The Basic Steps of Closing
A sales contract is signed by the buyer and seller and delivered to the closing agent, usually with a deposit check. The escrow is accepted by
the escrow agent, often by written notation on the contract. The escrow agent starts the closing process by opening a title order. The file begins to be processed. Tax information, loan payoffs, survey (if necessary), homeowner/maintenance fees, inspections/reports, and hazard and other insurances, as well as legal papers are ordered. A title search is ordered.
This is a search made of the public records. Records searched include deeds, mortgages, paving assessments, liens, wills, divorce settlements and other documents affecting title to the property. Title examination is the examination of the documents found during the title search that affect the title to the property. This is when verification of the legal owner is made and
the debts owed against the property are determined. Upon completion of the search and examination, a title commitment/ preliminary report is prepared, reviewed and sent out to interested parties.
The closing agent reviews the new lender’s instructions and requirements,reviews instructions from other parties to the transaction, reviews legal and loan documents, assembles charges, prepares closing statements, and schedules the closing.
The escrow or settlement agent oversees closing of the transaction. The seller signs the deed and closing affidavit. The buyer signs the new note and mortgage. The old loan is paid off. The seller, real estate agents, attorneys and other parties present at the closing of the transaction are paid.
After the signing has been completed, the escrow or settlement agent will forward payment to any prior lender, and pay all parties who performed services in connection with your closing (if they have not been paid). The transaction documents are recorded in the county in which the property is located. Title insurance policies are prepared and sent to the new lender and to you. This all happens without any further actions by the buyer or seller.
A Fee Attorney refers to a lawyer who has entered into a contractual relationship with a title insurance company, or an agent of a title insurance company, to close real estate transactions on its behalf in exchange for a portion of the title premium. In Texas, title insurance premiums are established by the Texas Department of Insurance and must be charged as promulgated. Other states allow for a range of premiums or even complete discretion on the part of the insurance company as to what is charged.

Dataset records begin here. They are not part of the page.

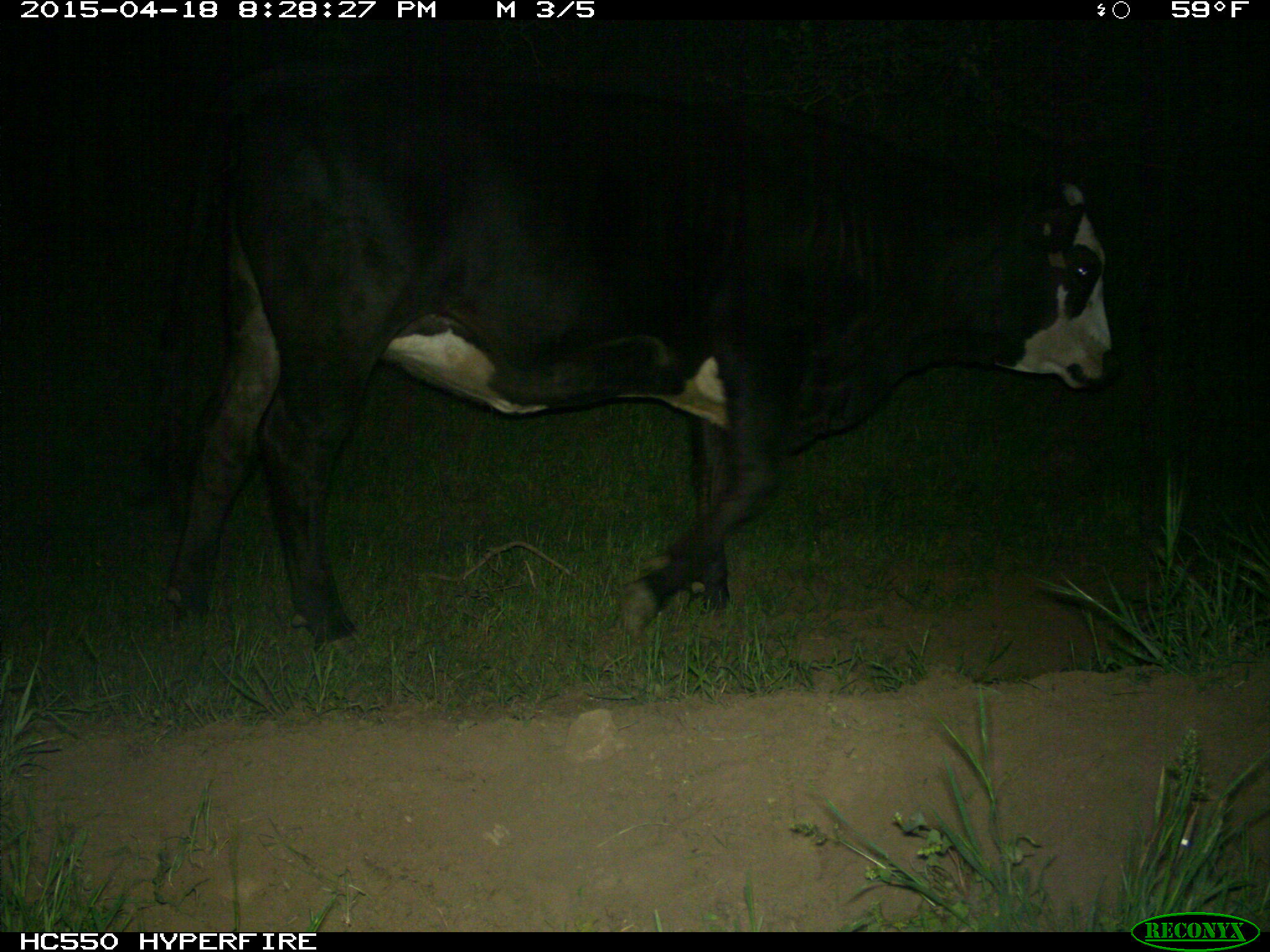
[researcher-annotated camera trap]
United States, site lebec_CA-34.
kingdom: Animalia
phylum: Chordata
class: Mammalia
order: Artiodactyla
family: Bovidae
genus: Bos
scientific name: Bos taurus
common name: domestic cow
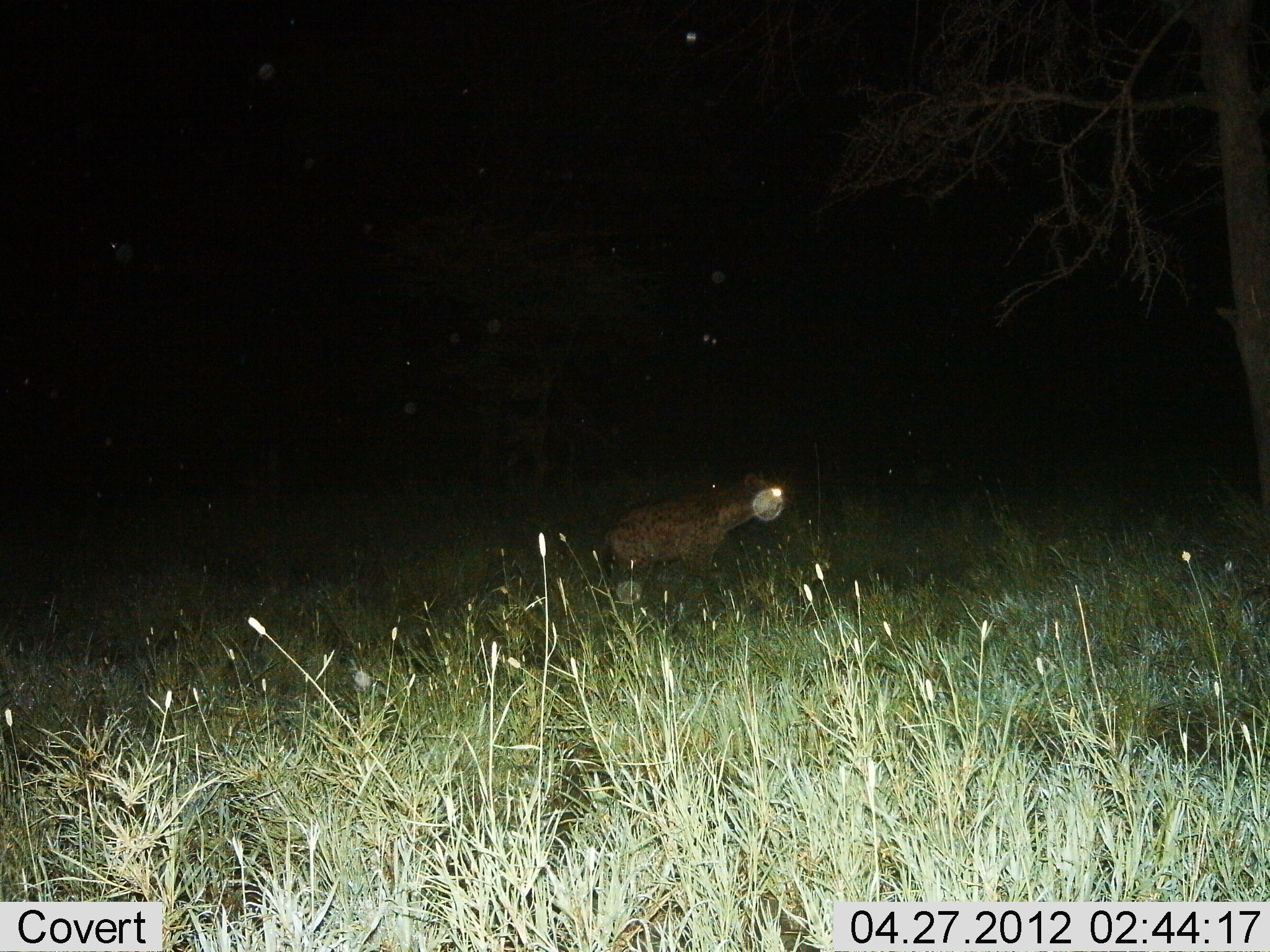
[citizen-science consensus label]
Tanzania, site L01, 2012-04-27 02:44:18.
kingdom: Animalia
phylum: Chordata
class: Mammalia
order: Carnivora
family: Hyaenidae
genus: Crocuta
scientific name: Crocuta crocuta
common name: spotted hyena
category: hyenaspotted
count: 1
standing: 56%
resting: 0%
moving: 50%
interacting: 0%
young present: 0%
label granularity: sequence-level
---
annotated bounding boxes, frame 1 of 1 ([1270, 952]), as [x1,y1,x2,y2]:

The business of title insurance consists of three basic functions: a title search, closing the transaction (escrow), and issuance of a title policy or policies. A Fee Attorney performs the closing function. Most all title companies (the agent) or title insurance companies (the underwriter) also have their own employees who handle closings. For the public, it is often hard to tell whether a title closing office is a company owned office or a Fee Attorney office. An attorney who is directly involved in his or her Fee Attorney operation can be a valuable resource for parties seeking guidance or expertise on certain title or closing issues.The Fee Attorney may prepare a contract and advise the buyer on certain issues. The Fee Attorney would also suggest that the transaction close at the Fee Attorney’s office. The seller may need assistance with title curative matters or need a deed prepared, and a lender may need loan documents prepared. The Fee Attorney can perform all of these functions if the situation allows.